▶ _Task description_: Copy the lines below as they are; omit the images they contain.

****************************************

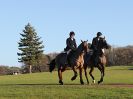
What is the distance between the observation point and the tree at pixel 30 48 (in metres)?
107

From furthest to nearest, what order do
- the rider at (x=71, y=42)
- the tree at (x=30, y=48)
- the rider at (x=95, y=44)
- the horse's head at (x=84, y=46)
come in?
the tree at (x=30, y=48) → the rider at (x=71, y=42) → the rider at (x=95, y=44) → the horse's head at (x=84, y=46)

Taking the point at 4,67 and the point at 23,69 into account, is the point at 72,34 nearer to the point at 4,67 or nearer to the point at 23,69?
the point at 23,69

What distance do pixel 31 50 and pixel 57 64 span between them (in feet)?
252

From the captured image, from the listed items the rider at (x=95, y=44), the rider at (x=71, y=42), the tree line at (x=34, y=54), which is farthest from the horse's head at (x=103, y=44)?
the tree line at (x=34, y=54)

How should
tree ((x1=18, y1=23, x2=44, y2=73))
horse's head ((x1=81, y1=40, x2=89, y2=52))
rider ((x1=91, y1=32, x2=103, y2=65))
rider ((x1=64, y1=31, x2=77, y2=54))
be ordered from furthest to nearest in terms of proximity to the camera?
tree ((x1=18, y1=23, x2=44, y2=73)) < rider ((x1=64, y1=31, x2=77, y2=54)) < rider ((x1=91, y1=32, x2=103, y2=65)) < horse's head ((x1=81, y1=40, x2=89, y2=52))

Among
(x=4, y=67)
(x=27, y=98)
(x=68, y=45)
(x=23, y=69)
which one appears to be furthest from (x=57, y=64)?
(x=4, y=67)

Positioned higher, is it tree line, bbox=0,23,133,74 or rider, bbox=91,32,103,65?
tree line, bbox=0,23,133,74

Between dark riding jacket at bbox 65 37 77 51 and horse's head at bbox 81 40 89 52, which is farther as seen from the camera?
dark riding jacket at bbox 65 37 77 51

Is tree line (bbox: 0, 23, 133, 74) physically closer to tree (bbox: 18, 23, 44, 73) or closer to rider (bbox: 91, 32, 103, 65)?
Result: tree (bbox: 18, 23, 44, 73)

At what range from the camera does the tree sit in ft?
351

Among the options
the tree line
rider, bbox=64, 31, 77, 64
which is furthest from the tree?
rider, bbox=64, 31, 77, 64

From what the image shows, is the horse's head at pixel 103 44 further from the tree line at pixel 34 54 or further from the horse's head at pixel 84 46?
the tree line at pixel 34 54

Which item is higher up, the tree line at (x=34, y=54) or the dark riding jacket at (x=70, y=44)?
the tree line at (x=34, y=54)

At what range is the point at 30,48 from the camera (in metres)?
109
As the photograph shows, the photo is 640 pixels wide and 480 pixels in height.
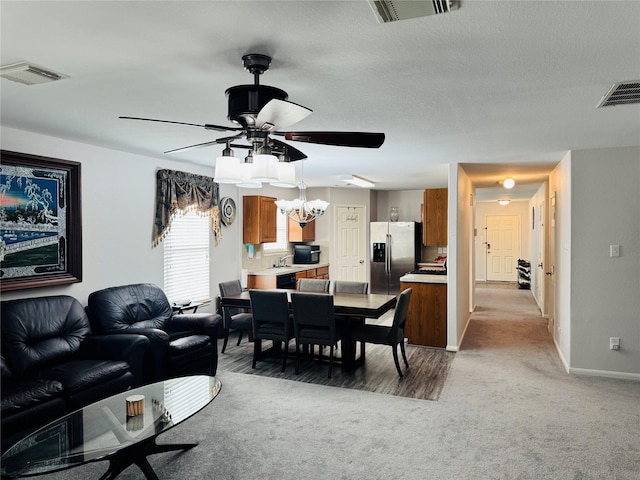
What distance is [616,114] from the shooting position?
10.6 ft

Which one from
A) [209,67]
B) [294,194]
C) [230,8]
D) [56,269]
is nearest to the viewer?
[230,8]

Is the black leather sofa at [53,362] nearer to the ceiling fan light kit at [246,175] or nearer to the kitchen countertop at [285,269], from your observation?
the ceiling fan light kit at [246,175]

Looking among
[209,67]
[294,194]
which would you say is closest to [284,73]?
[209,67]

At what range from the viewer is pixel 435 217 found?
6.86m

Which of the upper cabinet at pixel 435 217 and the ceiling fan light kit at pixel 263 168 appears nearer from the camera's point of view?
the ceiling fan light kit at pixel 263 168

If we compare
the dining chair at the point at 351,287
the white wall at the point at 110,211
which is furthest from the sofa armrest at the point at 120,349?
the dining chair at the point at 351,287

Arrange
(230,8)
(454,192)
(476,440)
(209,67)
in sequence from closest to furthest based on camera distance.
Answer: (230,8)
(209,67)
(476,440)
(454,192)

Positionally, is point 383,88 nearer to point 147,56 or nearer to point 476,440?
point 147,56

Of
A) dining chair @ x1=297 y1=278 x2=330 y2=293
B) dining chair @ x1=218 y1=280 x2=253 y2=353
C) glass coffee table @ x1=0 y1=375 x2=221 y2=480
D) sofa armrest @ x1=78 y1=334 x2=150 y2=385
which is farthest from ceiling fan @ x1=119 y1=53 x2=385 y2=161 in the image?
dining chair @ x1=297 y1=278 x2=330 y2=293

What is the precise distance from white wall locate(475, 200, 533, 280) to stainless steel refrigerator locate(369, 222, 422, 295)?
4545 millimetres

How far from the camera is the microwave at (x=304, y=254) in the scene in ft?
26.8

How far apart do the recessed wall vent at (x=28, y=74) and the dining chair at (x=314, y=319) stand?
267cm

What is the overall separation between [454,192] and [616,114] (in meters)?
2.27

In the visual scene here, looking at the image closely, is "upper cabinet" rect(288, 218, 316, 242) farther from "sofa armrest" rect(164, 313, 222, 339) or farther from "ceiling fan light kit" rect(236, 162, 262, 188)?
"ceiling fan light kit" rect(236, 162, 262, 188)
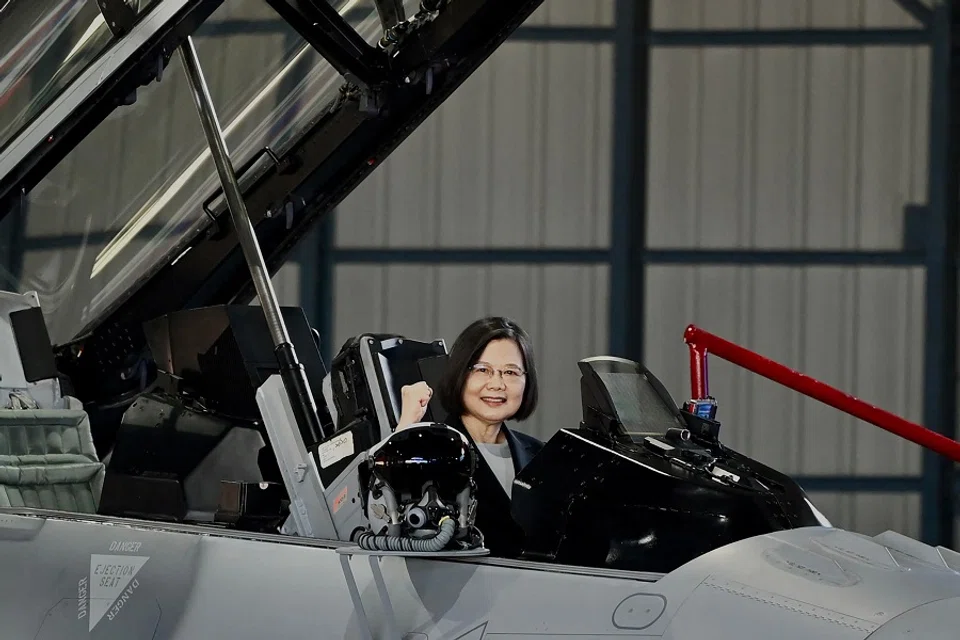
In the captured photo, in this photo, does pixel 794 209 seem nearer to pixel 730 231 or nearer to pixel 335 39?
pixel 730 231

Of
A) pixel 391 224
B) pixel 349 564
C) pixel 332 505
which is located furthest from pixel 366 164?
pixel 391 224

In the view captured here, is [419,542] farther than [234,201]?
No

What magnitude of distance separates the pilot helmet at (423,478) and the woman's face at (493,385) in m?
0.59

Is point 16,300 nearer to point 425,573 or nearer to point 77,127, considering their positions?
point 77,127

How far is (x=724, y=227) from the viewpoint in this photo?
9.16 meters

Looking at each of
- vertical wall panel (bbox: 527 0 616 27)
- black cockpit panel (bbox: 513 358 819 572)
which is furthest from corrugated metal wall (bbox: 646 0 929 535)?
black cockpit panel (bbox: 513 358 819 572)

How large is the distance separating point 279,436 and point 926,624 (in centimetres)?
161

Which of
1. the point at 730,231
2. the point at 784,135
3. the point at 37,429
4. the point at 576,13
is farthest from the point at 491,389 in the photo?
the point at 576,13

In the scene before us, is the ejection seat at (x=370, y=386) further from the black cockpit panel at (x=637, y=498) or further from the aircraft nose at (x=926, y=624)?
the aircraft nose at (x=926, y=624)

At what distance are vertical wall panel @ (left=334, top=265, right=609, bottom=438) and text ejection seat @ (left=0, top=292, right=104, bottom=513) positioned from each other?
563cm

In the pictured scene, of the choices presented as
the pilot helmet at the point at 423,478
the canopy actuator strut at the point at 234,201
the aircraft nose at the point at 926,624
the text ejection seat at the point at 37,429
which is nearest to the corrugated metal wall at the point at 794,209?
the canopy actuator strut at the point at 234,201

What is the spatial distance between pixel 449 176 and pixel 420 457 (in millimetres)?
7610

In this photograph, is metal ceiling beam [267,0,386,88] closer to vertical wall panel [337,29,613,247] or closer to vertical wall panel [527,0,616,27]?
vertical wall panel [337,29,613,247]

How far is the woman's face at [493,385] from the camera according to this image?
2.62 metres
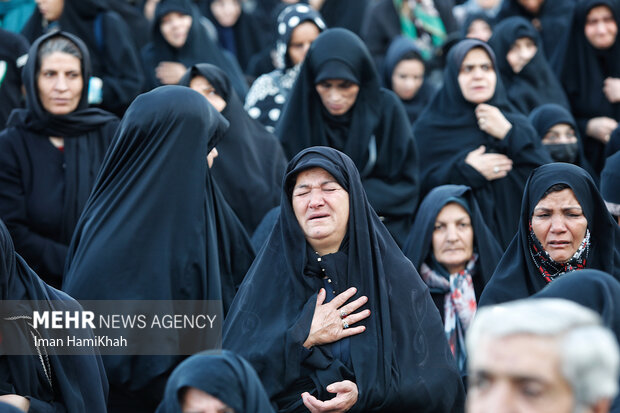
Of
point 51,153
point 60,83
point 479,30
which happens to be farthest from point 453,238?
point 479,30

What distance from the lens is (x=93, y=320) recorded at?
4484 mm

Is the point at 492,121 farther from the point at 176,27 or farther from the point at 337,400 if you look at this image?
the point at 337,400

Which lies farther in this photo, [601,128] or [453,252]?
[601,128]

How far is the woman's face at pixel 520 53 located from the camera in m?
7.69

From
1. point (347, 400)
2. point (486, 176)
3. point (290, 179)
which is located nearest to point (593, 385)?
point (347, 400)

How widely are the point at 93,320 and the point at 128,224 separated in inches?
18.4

****************************************

▶ _Result of this task_:
What is the distance between the observation point and the tree at pixel 30 48 (in metres)?
107

From furthest to nearest, what order do
- the rider at (x=71, y=42)
- the tree at (x=30, y=48)
- the rider at (x=95, y=44)
- the horse's head at (x=84, y=46)
come in?
the tree at (x=30, y=48) → the rider at (x=71, y=42) → the rider at (x=95, y=44) → the horse's head at (x=84, y=46)

Taking the point at 4,67 and the point at 23,69 into account, is the point at 72,34 nearer to the point at 4,67 or nearer to the point at 23,69?
the point at 23,69

What distance do pixel 31 50 and pixel 57 64 span between them (in feet)?
252

From the captured image, from the listed items the rider at (x=95, y=44), the rider at (x=71, y=42), the tree line at (x=34, y=54), which is farthest from the horse's head at (x=103, y=44)?
the tree line at (x=34, y=54)

How should
tree ((x1=18, y1=23, x2=44, y2=73))
horse's head ((x1=81, y1=40, x2=89, y2=52))
rider ((x1=91, y1=32, x2=103, y2=65))
rider ((x1=64, y1=31, x2=77, y2=54))
be ordered from furthest to nearest in terms of proximity to the camera?
tree ((x1=18, y1=23, x2=44, y2=73)) < rider ((x1=64, y1=31, x2=77, y2=54)) < rider ((x1=91, y1=32, x2=103, y2=65)) < horse's head ((x1=81, y1=40, x2=89, y2=52))

Among
(x=4, y=67)
(x=27, y=98)
(x=68, y=45)
(x=23, y=69)
which one appears to be furthest from (x=57, y=64)?
(x=4, y=67)

Positioned higher, is it tree line, bbox=0,23,133,74 or rider, bbox=91,32,103,65?
tree line, bbox=0,23,133,74

Between dark riding jacket at bbox 65 37 77 51 and horse's head at bbox 81 40 89 52, which is farther as seen from the camera?
dark riding jacket at bbox 65 37 77 51

Is tree line (bbox: 0, 23, 133, 74) physically closer to tree (bbox: 18, 23, 44, 73) or closer to rider (bbox: 91, 32, 103, 65)?
Result: tree (bbox: 18, 23, 44, 73)

At what range from the camera does the tree sit in ft?
351

Among the options
the tree line
rider, bbox=64, 31, 77, 64
which is furthest from the tree?
rider, bbox=64, 31, 77, 64

From what the image shows, is the horse's head at pixel 103 44 further from the tree line at pixel 34 54 or further from the horse's head at pixel 84 46?
the tree line at pixel 34 54

Which item is higher up, the tree line at (x=34, y=54) or the dark riding jacket at (x=70, y=44)?
the tree line at (x=34, y=54)

At what range is the point at 30,48 from the camera (in metres)?
109
As the photograph shows, the photo is 640 pixels wide and 480 pixels in height.
What distance is [616,114] from the shooting position?
10.6 ft

Which one from
A) [209,67]
B) [294,194]
C) [230,8]
D) [56,269]
is nearest to the viewer?
[230,8]

Is the black leather sofa at [53,362] nearer to the ceiling fan light kit at [246,175] or nearer to the kitchen countertop at [285,269], from your observation?
the ceiling fan light kit at [246,175]

Looking among
[209,67]
[294,194]
which would you say is closest to [284,73]?
[209,67]

At what range from the viewer is pixel 435 217 found?
6.86m

Which of the upper cabinet at pixel 435 217 and the ceiling fan light kit at pixel 263 168 appears nearer from the camera's point of view?
the ceiling fan light kit at pixel 263 168

If we compare
the dining chair at the point at 351,287
the white wall at the point at 110,211
which is furthest from the sofa armrest at the point at 120,349?
the dining chair at the point at 351,287

Arrange
(230,8)
(454,192)
(476,440)
(209,67)
in sequence from closest to furthest based on camera distance.
Answer: (230,8)
(209,67)
(476,440)
(454,192)

Positionally, is point 383,88 nearer to point 147,56 or nearer to point 476,440?
point 147,56

Of
A) dining chair @ x1=297 y1=278 x2=330 y2=293
B) dining chair @ x1=218 y1=280 x2=253 y2=353
C) glass coffee table @ x1=0 y1=375 x2=221 y2=480
D) sofa armrest @ x1=78 y1=334 x2=150 y2=385
which is farthest from ceiling fan @ x1=119 y1=53 x2=385 y2=161 in the image?
dining chair @ x1=297 y1=278 x2=330 y2=293

What is the precise distance from white wall locate(475, 200, 533, 280) to stainless steel refrigerator locate(369, 222, 422, 295)?
4545 millimetres

How far from the camera is the microwave at (x=304, y=254) in the scene in ft?
26.8

How far apart do the recessed wall vent at (x=28, y=74) and the dining chair at (x=314, y=319) stand?
267cm

What is the overall separation between [454,192] and [616,114] (in meters)?
2.27

In the visual scene here, looking at the image closely, is "upper cabinet" rect(288, 218, 316, 242) farther from "sofa armrest" rect(164, 313, 222, 339) or farther from "ceiling fan light kit" rect(236, 162, 262, 188)?
"ceiling fan light kit" rect(236, 162, 262, 188)
In the captured photo, in this photo, does pixel 794 209 seem nearer to pixel 730 231 or nearer to pixel 335 39?
pixel 730 231

Of
A) pixel 391 224
B) pixel 349 564
C) pixel 332 505
which is located furthest from pixel 366 164?
pixel 391 224

In the view captured here, is [419,542] farther than [234,201]?
No

What magnitude of distance separates the pilot helmet at (423,478) and the woman's face at (493,385) in m?
0.59

Is point 16,300 nearer to point 425,573 or nearer to point 77,127, considering their positions?
point 77,127

How far is (x=724, y=227) from the viewpoint in this photo?
9.16 meters

Looking at each of
- vertical wall panel (bbox: 527 0 616 27)
- black cockpit panel (bbox: 513 358 819 572)
which is furthest from corrugated metal wall (bbox: 646 0 929 535)?
black cockpit panel (bbox: 513 358 819 572)

How large is the distance separating point 279,436 and point 926,624 (in centimetres)?
161

Which of
1. the point at 730,231
2. the point at 784,135
3. the point at 37,429
4. the point at 576,13
is farthest from the point at 491,389 in the photo?
the point at 576,13

In the scene before us, is the ejection seat at (x=370, y=386) further from the black cockpit panel at (x=637, y=498) or further from the aircraft nose at (x=926, y=624)?
the aircraft nose at (x=926, y=624)

At what distance are vertical wall panel @ (left=334, top=265, right=609, bottom=438) and text ejection seat @ (left=0, top=292, right=104, bottom=513) positioned from each other?
563cm

In the pictured scene, of the choices presented as
the pilot helmet at the point at 423,478
the canopy actuator strut at the point at 234,201
the aircraft nose at the point at 926,624
the text ejection seat at the point at 37,429
which is nearest to the corrugated metal wall at the point at 794,209?
the canopy actuator strut at the point at 234,201

What is the spatial distance between pixel 449 176 and pixel 420 457 (in millimetres)?
7610

In this photograph, is metal ceiling beam [267,0,386,88] closer to vertical wall panel [337,29,613,247] or closer to vertical wall panel [527,0,616,27]?
vertical wall panel [337,29,613,247]

How far is the woman's face at [493,385] from the camera according to this image?
2.62 metres
Of
point 51,153
point 60,83
point 479,30
which happens to be farthest from point 453,238?
point 479,30

What distance from the lens is (x=93, y=320) recorded at?
4484 mm

Is the point at 492,121 farther from the point at 176,27 or farther from the point at 337,400 if you look at this image?
the point at 337,400

Which lies farther in this photo, [601,128] or [453,252]?
[601,128]

How far is the woman's face at pixel 520 53 located from the camera in m?
7.69

From
1. point (347, 400)
2. point (486, 176)
3. point (290, 179)
which is located nearest to point (593, 385)?
point (347, 400)

How widely are the point at 93,320 and the point at 128,224 separated in inches?
18.4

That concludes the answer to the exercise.